### STUDY QUESTIONS
(1) Say whether each statement below agrees with the cheesesteak contest thread, answering yes or no and quoting the deciding words: (a) the correction says the earlier contact was an IM rather than a phone call; (b) the contest is for crabcakes; (c) a sample size of 4 judges is said to leave a margin for error of about 10%.
(2) Go on with the cheesesteak contest thread from its last sentence, in the same casual forum style.

PAGE EXCERPT section start

Me me me! I’m a judge!
I looooove cheesesteak!
Please pick me!
Me me me! I’m a judge!
I looooove cheesesteak!
Please pick me!
I must make a correction to my last statement. It wasn’t a phone call, it was an IM. I have the log. 
From Dictionary.com:
joke (jk)
n.
1.Something said or done to evoke laughter or amusement, especially an amusing story with a punch line.
2.A mischievous trick; a prank.
3.An amusing or ludicrous incident or situation
Or perhapse more accurately:
v. joked, jok·ing, jokes
v. intr.
1.To tell or play jokes; jest.
2.To speak in fun; be facetious.
Try reading that definition back to yourself, hon.
Double edge sword was definitely intended. 
Now that my challenge has been taken, I’ll do an honorable thing. Since I work in the damn restaurant, I’ll bring the stuff and save you the trouble of having to find it yourself, Dave.
If this were a crabcake contest, or even a crappy team contest, Dave, you would indeed have me beat. But it’s not. This is my specialty, baby! You don’t have a chance in hell.
And I too am curious as to what we have to work with. A griddle would be fantastic. If not, I’ll improvise. But I need to know so I can bring the appropriate tools.
And one last thing. We need to make sure there aren’t any kids around, since I am prone to tossing knives and spatulas. 
That’s all for now. I await the somewhat less than stiff competition.
Ah, I love the smell of testosterone in the morning…
::MsRobyn makes a mental note to stay out of the kitchen during AD’s turn. :eek: ::
Robin
NP, AD. I got all my stuff already, but Thx for the offer.
You do realize that you’re repeating the pep speach given to the guy who lost, don’t you?
Dave, if I don’t beat you I’ll wear a Ravens shirt/jersey/etc. all day long. And then I’ll kill myself.
Good thing I don’t have to worry about either.
Um, yeah. But he also won, too. [sub]Didn’t he?[/sub]
[quote]
Originally posted by Airman Doors, USAF
**Dave, if I don’t beat you I’ll wear a Ravens shirt/jersey/etc. all day long. And then I’ll kill myself.
[quote]
You’d best not kill yourself! It’s not worth it for a cheesesteak. Lox, eggs and onions, maybe. But not for a cheesesteak.
Robin
Man, I can’t wait to see this. . .
A Balitmorean and a Harrisburger fighting over who makes the best cheesesteak.
Sort of like Omaha and Sioux City arguing over who makes the best pizza Margahrita. 
Zappo
Who knows that Pat’s and Geno’s are nothing but damn tourist traps
Many points…
It would be kind if you’d make several. I don’t want any of my guests to feel left out.
After all, a sample size of 4 judges leaves margin for error at 50% or thereabouts. I expect we’ll be able to supply quite a few judges. Larger the sample size, the more bragging rights for the winner, gentlemen.

PAGE EXCERPT section end
DATA EXTRACTS section start

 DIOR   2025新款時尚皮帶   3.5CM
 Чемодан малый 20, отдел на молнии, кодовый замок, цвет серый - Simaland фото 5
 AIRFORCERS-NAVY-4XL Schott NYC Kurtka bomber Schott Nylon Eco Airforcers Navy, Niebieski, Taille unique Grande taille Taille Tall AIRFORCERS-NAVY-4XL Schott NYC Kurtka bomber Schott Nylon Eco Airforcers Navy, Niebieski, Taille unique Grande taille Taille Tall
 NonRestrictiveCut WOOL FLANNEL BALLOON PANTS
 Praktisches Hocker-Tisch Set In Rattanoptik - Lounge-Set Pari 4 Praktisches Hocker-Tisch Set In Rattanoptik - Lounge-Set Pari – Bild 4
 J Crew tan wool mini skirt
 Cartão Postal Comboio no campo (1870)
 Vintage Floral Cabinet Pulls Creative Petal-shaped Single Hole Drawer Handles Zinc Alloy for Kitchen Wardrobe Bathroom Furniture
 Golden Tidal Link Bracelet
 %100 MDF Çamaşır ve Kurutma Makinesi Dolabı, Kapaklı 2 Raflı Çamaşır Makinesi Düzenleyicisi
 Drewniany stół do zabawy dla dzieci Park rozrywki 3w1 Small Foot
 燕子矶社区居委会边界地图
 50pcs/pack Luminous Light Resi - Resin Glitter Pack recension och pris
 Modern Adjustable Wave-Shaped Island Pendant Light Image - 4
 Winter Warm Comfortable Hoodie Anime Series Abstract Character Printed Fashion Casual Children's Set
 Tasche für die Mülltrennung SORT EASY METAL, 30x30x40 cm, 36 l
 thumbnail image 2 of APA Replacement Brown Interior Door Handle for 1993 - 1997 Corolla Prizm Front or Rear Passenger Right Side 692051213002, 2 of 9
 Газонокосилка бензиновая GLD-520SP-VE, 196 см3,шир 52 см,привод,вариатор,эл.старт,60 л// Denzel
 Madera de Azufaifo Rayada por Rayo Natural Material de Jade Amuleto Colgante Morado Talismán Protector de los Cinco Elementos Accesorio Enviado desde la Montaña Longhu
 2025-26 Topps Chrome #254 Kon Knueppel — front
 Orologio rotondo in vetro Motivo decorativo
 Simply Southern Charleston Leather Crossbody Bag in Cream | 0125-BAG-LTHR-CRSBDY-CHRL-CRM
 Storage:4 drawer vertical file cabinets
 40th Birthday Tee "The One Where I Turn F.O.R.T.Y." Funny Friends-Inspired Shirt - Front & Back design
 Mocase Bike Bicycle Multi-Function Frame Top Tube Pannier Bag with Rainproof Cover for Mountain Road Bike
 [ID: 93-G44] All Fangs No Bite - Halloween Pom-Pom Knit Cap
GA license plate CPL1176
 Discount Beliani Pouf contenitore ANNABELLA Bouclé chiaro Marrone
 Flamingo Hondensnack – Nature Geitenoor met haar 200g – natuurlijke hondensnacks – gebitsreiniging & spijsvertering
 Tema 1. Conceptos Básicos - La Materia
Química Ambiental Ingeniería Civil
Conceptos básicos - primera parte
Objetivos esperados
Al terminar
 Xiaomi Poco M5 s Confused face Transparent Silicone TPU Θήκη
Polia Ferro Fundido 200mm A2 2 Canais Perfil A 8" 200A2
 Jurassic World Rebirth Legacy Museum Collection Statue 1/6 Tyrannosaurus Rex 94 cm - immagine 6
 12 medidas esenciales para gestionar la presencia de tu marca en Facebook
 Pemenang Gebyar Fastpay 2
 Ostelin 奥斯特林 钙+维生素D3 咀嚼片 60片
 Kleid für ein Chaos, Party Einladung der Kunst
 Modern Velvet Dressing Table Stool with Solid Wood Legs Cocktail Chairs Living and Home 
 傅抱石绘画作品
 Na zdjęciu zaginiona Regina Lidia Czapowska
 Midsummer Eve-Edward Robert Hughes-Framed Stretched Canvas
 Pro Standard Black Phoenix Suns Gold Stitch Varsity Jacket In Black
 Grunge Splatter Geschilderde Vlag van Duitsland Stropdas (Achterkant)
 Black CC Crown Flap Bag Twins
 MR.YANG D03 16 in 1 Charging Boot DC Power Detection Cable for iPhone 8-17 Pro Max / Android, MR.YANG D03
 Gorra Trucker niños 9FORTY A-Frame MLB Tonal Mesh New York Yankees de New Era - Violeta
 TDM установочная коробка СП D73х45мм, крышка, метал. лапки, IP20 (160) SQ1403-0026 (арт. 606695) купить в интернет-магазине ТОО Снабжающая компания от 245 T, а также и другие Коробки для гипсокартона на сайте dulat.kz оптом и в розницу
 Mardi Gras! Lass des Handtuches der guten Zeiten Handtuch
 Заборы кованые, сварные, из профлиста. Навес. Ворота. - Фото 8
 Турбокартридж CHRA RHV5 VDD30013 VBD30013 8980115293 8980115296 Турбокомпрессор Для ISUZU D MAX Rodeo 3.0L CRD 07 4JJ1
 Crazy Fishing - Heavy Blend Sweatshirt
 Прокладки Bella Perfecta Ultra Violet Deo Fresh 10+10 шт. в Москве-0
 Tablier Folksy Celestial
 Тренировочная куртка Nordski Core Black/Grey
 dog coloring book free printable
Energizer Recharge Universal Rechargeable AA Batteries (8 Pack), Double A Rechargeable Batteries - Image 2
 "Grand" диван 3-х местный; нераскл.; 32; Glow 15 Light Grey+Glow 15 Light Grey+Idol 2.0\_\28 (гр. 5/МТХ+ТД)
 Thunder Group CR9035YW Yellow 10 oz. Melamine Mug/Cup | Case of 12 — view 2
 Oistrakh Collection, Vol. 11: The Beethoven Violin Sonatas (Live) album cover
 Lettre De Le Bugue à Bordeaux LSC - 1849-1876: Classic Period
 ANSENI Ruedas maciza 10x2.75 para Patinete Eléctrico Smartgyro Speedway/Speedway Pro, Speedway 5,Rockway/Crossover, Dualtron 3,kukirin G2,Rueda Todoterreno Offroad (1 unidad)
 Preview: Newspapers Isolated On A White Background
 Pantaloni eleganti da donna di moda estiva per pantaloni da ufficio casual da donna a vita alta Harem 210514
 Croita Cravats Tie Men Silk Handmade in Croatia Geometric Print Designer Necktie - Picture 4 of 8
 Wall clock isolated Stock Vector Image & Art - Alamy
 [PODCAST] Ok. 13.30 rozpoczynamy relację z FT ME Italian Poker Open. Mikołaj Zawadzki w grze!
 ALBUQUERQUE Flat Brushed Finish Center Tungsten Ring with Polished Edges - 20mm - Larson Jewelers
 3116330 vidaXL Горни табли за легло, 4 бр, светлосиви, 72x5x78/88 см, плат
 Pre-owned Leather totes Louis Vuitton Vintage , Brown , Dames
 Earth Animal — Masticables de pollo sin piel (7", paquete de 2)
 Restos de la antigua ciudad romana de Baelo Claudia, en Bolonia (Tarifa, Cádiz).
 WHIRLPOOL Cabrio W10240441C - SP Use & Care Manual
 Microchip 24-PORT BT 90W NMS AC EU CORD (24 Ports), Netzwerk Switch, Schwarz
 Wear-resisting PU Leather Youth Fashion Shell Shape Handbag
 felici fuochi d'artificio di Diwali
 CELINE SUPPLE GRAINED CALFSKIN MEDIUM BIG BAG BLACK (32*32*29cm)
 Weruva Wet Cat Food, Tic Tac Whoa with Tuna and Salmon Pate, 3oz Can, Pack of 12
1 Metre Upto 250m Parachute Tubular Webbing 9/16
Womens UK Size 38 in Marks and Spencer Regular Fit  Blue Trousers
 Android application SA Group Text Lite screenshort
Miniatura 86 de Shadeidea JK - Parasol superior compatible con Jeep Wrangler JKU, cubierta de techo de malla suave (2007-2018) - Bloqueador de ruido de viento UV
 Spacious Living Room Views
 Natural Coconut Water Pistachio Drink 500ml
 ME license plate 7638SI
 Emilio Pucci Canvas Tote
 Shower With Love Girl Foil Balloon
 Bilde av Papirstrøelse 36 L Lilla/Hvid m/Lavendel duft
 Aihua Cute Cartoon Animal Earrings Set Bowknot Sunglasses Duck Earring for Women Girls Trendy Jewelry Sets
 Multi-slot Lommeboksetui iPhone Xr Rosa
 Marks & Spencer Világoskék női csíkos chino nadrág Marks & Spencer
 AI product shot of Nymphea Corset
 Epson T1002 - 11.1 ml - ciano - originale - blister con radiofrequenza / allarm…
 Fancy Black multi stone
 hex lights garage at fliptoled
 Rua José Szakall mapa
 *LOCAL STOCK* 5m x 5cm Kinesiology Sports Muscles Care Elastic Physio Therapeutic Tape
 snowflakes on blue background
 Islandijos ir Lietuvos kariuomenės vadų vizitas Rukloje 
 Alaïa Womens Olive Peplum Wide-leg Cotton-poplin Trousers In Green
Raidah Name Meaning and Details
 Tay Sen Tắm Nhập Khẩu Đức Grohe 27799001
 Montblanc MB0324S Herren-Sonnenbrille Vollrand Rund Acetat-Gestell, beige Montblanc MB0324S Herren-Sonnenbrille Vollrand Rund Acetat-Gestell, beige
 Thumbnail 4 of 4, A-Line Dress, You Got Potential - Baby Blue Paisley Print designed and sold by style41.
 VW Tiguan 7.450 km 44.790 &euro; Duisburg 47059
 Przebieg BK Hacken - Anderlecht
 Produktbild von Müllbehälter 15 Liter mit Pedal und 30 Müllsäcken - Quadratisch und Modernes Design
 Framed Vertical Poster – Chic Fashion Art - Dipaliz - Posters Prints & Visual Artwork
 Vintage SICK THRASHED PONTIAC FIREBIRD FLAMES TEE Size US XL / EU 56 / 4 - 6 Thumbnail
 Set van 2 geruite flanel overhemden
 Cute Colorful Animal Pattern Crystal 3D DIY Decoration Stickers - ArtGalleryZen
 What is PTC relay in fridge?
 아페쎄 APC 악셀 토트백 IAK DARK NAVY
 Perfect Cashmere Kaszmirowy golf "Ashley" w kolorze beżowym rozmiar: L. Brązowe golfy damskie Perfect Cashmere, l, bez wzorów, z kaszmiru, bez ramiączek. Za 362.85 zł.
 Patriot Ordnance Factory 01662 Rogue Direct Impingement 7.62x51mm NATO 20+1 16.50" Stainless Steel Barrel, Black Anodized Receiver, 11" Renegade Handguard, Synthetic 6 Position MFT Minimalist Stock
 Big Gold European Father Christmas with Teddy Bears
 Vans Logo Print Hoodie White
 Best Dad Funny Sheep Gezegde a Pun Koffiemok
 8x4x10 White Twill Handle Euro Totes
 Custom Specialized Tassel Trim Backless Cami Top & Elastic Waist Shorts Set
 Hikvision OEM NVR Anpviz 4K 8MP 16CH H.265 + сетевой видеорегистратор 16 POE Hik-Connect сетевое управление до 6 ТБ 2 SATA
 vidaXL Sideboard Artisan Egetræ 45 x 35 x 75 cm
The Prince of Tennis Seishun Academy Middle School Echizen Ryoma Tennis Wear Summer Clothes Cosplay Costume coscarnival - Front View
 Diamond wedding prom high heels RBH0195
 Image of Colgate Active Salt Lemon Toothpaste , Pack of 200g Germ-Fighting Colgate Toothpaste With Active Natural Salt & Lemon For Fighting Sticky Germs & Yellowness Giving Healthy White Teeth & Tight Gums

DATA EXTRACTS section end

### ANSWERS BY ITEM NUMBER
(1)
(a) Yes: "It wasn’t a phone call, it was an IM."
(b) No: "If this were a crabcake contest, or even a crappy team contest, Dave, you would indeed have me beat. But it’s not."
(c) No: "a sample size of 4 judges leaves margin for error at 50% or thereabouts."

(2)
The Chance Kitchen:
1 Range: Propane (burns hotter than your normal gas does, boys. Be warned)
1 Small electric grill (holds 2 hamburgers at a time. Remnant of our babyless days)
1 Larger outdoor propane grill, currently without fuel (but I’ll get it filled this week)
1 Waffle maker, never taken out of the box.(Who eats waffles?)
How’s that?
Sure! I haven’t decided yet what time I’m heading out, but I will let you know before next Saturday.
Terrific! I’ll be there with bells on! (well, not literally; I haven’t the right temperament to be a Jester).
Might try a few of those “cheese-steak” thingies too. 
See?
You guys have created a market for cheesesteaks! Now you’ve got to fill it!
So, after careful inner debating and discussion (do we wanna sit at home and give out candy to little Power Rangers or get drunk?), Lady Cheek and I have decided that we would like to humbly accept the Chance household’s open invitation to the party.
I make a mean…nope, not a chef, sorry. Uh…
I mix a kickass…oooh, not a bartender either.
I can really cut a rug. Well…that’s totally IMHO, I guess.
My mom says I’m special. There.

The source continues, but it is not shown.